I just sort of came out of office hours which yikes never been before, but I always really wanted to go. I forced myself to this time because I figured I never would if I didn’t now lol. The professor was really nice and objectively it was fine. But walking out and especially during I get that same hyperventilating thought of “God I’m so dumb, I can’t settle my thoughts right, look they're trying to understand what I’m saying and help and I can’t even relax and talk”. I start getting thoughts of running away like “Good god they’re going to hate me now, why didn’t I just stay unknown, I’d be neutrally thought of —now they think I’m an idiot or worse…. unfriendly or mad at them :/ I get really embarrassed over social propriety. If I maybe sat down before I should have, didn’t hold the door open enough, I had to actually knock and intrude on someone else yikes.
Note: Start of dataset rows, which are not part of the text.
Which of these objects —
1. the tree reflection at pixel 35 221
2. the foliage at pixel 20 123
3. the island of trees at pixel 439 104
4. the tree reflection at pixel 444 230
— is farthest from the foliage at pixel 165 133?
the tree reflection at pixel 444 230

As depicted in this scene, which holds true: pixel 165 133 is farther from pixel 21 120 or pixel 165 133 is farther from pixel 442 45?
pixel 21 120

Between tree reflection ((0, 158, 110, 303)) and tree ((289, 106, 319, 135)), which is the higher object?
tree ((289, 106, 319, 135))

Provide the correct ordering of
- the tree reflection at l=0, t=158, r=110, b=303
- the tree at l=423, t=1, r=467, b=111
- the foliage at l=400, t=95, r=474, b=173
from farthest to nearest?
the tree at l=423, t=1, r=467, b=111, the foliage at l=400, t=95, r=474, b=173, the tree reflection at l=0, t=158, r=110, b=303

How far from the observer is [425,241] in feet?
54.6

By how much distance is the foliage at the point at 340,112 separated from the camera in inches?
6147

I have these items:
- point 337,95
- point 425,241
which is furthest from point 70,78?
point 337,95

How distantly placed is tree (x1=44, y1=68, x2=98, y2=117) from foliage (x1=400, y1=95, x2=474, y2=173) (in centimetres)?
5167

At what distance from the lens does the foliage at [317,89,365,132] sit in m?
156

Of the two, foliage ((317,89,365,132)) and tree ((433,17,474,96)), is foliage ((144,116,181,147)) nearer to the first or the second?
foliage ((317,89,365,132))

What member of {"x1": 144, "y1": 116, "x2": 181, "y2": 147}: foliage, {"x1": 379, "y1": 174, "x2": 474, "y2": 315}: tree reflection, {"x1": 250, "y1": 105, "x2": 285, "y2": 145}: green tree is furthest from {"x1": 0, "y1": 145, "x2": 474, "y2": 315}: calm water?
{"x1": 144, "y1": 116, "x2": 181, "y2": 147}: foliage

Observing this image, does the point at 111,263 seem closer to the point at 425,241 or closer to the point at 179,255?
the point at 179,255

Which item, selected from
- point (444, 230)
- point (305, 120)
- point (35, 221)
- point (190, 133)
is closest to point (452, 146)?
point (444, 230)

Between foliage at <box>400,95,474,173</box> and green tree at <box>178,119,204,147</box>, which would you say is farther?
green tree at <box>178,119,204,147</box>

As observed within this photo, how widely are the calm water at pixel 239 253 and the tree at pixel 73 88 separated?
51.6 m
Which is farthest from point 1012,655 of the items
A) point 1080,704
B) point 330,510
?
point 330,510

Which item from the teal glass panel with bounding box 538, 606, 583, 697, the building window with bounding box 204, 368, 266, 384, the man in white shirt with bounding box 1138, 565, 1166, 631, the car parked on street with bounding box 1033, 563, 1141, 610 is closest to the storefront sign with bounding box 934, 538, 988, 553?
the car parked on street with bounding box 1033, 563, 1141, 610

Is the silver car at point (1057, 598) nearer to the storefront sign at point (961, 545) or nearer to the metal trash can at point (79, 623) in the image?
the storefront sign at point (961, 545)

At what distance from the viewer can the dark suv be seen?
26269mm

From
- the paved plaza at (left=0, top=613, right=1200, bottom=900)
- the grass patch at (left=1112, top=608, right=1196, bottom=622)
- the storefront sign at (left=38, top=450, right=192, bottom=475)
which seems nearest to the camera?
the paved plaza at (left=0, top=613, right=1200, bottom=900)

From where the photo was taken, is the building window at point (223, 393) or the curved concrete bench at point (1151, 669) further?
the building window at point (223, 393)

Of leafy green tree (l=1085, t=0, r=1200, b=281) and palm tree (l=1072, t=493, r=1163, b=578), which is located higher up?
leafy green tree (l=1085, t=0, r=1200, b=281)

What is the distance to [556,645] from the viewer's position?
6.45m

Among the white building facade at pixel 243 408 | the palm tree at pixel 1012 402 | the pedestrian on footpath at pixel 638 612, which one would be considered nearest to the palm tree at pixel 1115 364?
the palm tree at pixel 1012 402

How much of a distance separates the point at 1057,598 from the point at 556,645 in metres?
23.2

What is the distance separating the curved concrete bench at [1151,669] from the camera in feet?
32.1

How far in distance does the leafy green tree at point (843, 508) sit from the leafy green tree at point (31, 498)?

It’s sort of the overly self-aware thing? And it’s sort of… I get scared of the silence. Of someone listening and I feel like I’m holding the floor which makes me really nervous but also sort of ashamed (as if I’m just wasting time, rambling, scared I’m giving off a Jerk vibe). I’m thinking too much about paving the way to mutual understanding for the topic that I cause misunderstandings -_- and then can’t fix them because I’m nervous anyway

:/ Like… the rational part of me is like “oh mah gawd shut up it’s fine” and then the other side just crashes into a tree

TLDR-- Socially anxious in office hours, beating yourself up about it after: how to stop this or not hate myself for it? I’m literally going to be going over it all night (the old picking myself apart thing) and feel awkward going into lecture tomorrow -_- It seems like a lot of people develop cool friendships with their profs. I just want to be able to ask a question I care about without getting a migraine afterward LOL


----------



## Nyla (Oct 9, 2016)

I think you just get used to the whole environment after a few times. But don't worry, I'm like this too, lol. I always have to prepare myself with what I'll probably do otherwise I freak out on the spot and sometimes come off as kind of snobby. XD Maybe you could try jotting down any questions you have from the lecture and then taking them with you to office hours just so you know what you're going to ask/contribute.


----------